In ihrem aktuellen Film lässt die Dokumentarfilmerin Männer zwischen 16 und 99 Jahren zunächst Passagen aus dem Roman „Josefine Mutzenbacher oder Die Geschichte einer Wienerischen Dirne von ihr selbst erzählt“ lesen und kommt danach mit ihnen ins Gespräch und in die Reflexion.

Die Auswahl der Textstellen dauerte eine ganze Weile, da Beckermann unterschiedliche Aspekte des erstmals 1906 in kleiner Auflage publizierten Buches zeigen wollte. Zunächst ordnete sie die Textausschnitte sorgfältig den zum Casting vorsprechenden Charakteren zu. Im Laufe der Drehs merkte sie, dass es „auch lustig ist, einfach einen auszulosen. Jeder der reinkam, hat gleich am Anfang einen Text gelesen, zur Enthemmung oder als Trigger“, erzählt sie.

Die Geschichte ihres 15. Films reicht eine Zeit lang zurück. Er war zunächst so etwas wie ein ceterum censeo, der Film, den sie irgendwann mal machen würde, ein Running Gag, erzählt sie lachend. Doch dann kam sein Moment: zu Beginn der berührungslosen Pandemie, mit all ihren praktischen Einschränkungen, die das komplexe Räderwerk der Filmentstehung beinahe ganz zum Stehen brachten. Das Film-Setting ist zwischen Boudoir und Beichtstuhl angesetzt. Ein rosa Erotiksofa steht in einer nüchternen Fabrikshalle, an der weiß gekalkten Wand prangt in großen Lettern der Schriftzug „Rauchen verboten“. Hier wird das „gebrochene Casting“ inszeniert.

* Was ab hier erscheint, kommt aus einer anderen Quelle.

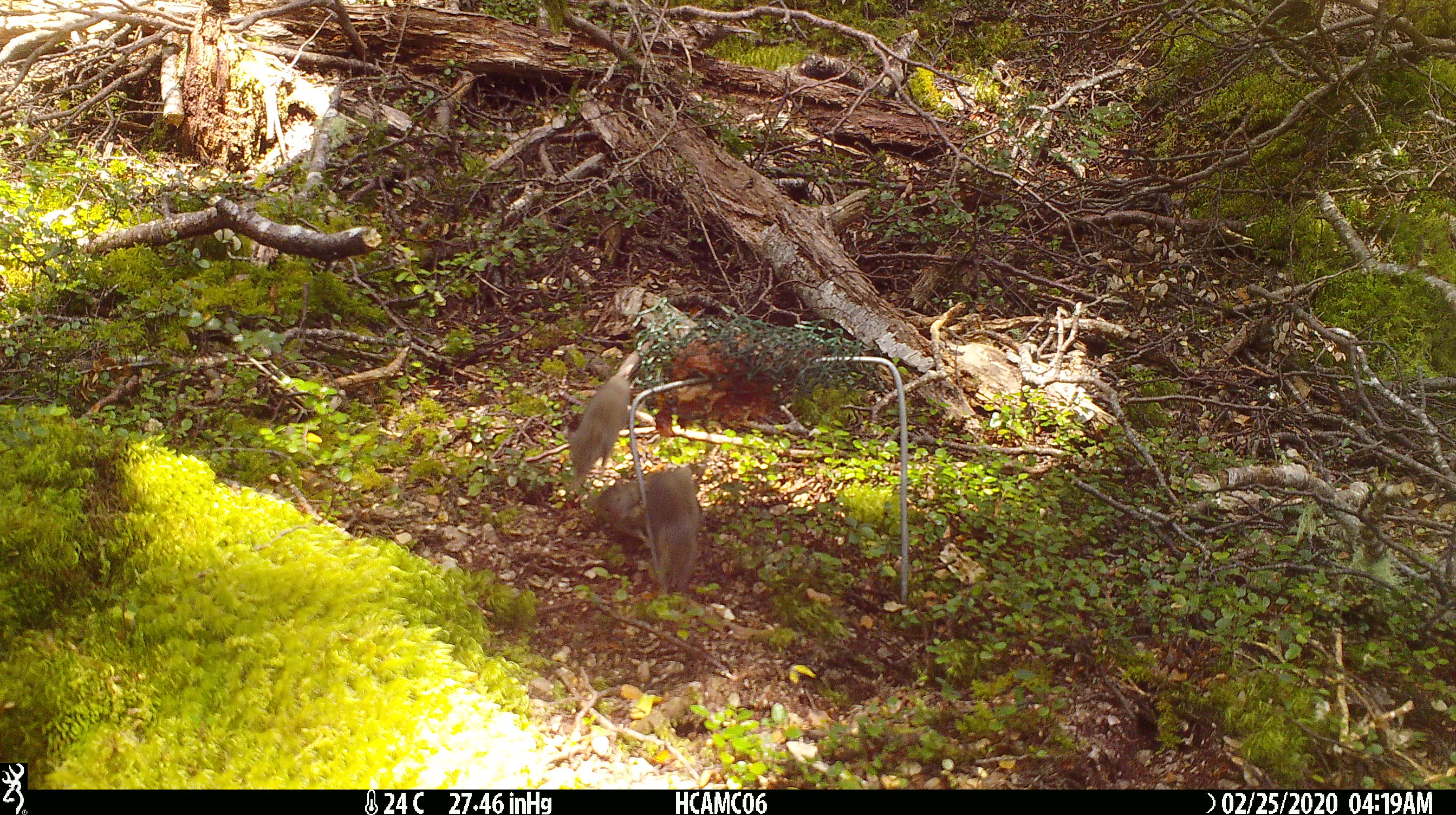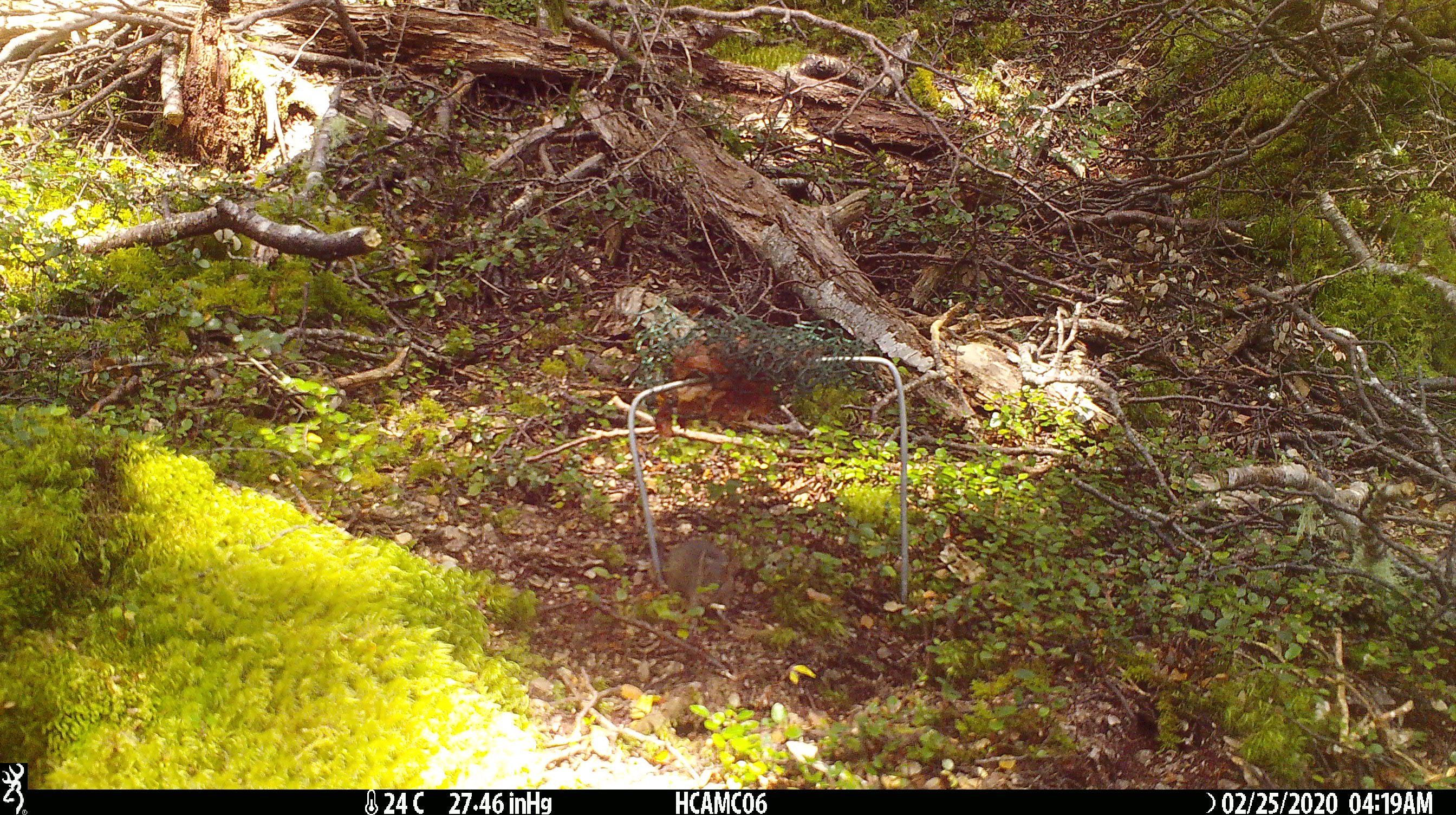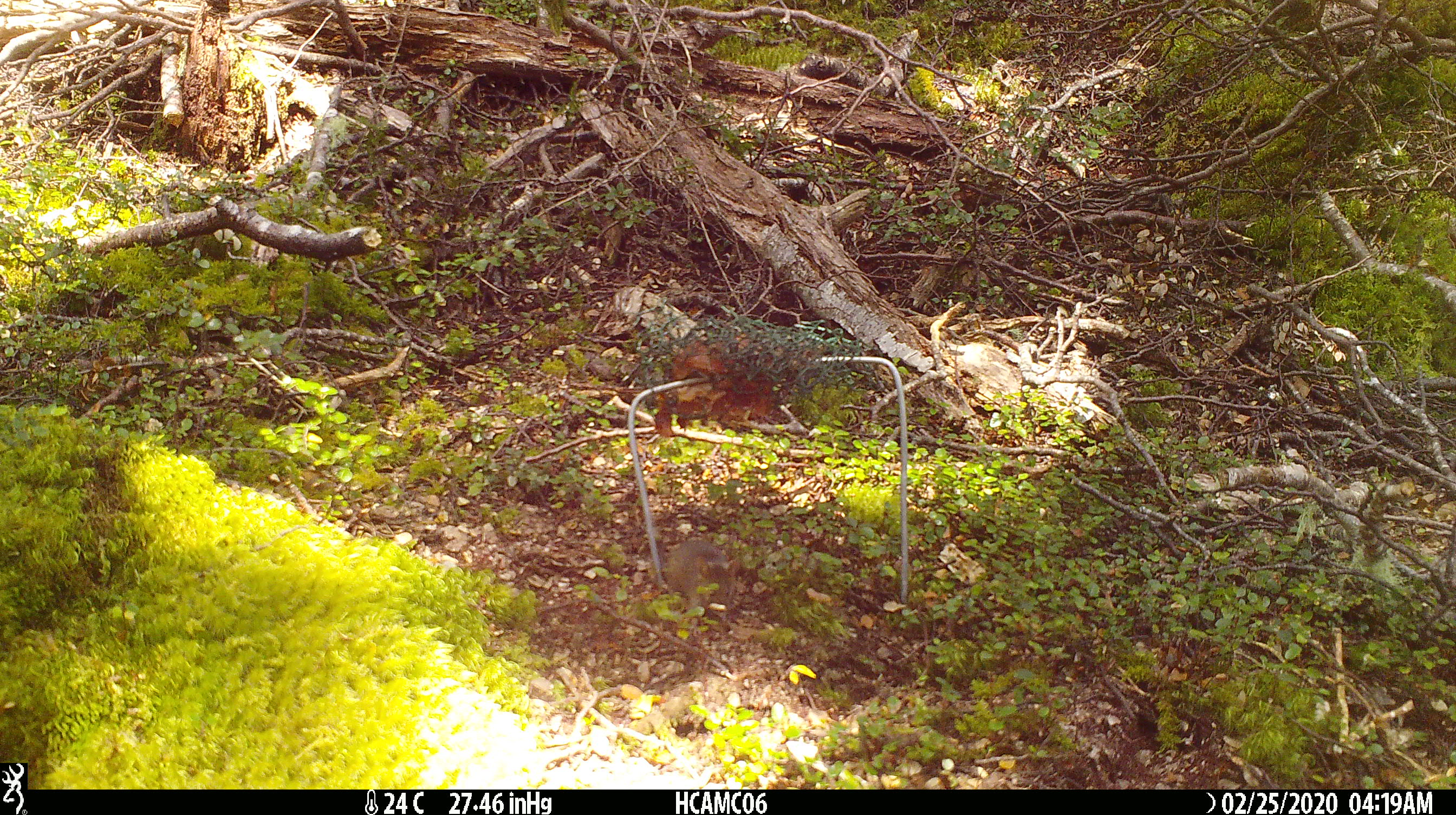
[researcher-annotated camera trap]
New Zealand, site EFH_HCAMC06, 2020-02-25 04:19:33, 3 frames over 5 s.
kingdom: Animalia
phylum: Chordata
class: Mammalia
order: Rodentia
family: Muridae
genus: Mus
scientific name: Mus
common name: mouse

Eine englische Journalistin schrieb: „So weit sind wir heute gekommen, von Mutzenbachers 'Everything goes' zu 'Rauchen verboten'.“ Das gefällt der Regisseurin. Die Männer kommen allein, zu zweit oder dritt herein und nehmen Platz: „In das rosa Sofa habe ich mich verliebt. Es weckt tolle Assoziationen wie Besetzungs-Couch oder Freudsches Sofa.“ Zugeschrieben wird der Erotikroman Felix Salten, dem Schöpfer von Kinderbüchern wie z.B. 'Bambi. Eine Lebensgeschichte aus dem Walde', doch ist seine Autorenschaft bis heute nicht gewiss.

Kinder, junge und ältere Frauen sind in dem Werk quasi dauernd willig und verfügbar, haben stets Spaß an sexuellen Gefälligkeiten. Ist Josefine ein Opfer sexueller Gewalt - bereits als Kind durch Priester und Vater? Ist die Dirne eine selbstbestimmte junge Frau? Auch darüber wird im Film gesprochen. Die einen finden das Beschriebene geil, die anderen haben Gewissensbisse, manche schwadronieren von eigenen Heldentaten (Zitat „Ich habe viele Frauen unverbindlich beglückt“), andere reflektieren über das erste Mal. Auch Moral, Missbrauch und die Begegnungen zwischen Männern und Frauen heute werden besprochen.

In einem Portrait in der Süddeutschen Zeitung schrieb Susan Vahabzadeh 2018: „Ruth Beckermann ist Spezialistin darin, Dinge ans Licht zu zerren, die andere lieber unter den Teppich gekehrt hätten.“ Aber wie macht sie das? Sie sitzt den Männern gegenüber, direkt neben der Kamera, sie filmt und stellt intime Fragen. Die Männer kannte sie vorher allesamt nicht. Nur den Schriftsteller Robert Schindel hatte sie selbst gebeten, dabei zu sein.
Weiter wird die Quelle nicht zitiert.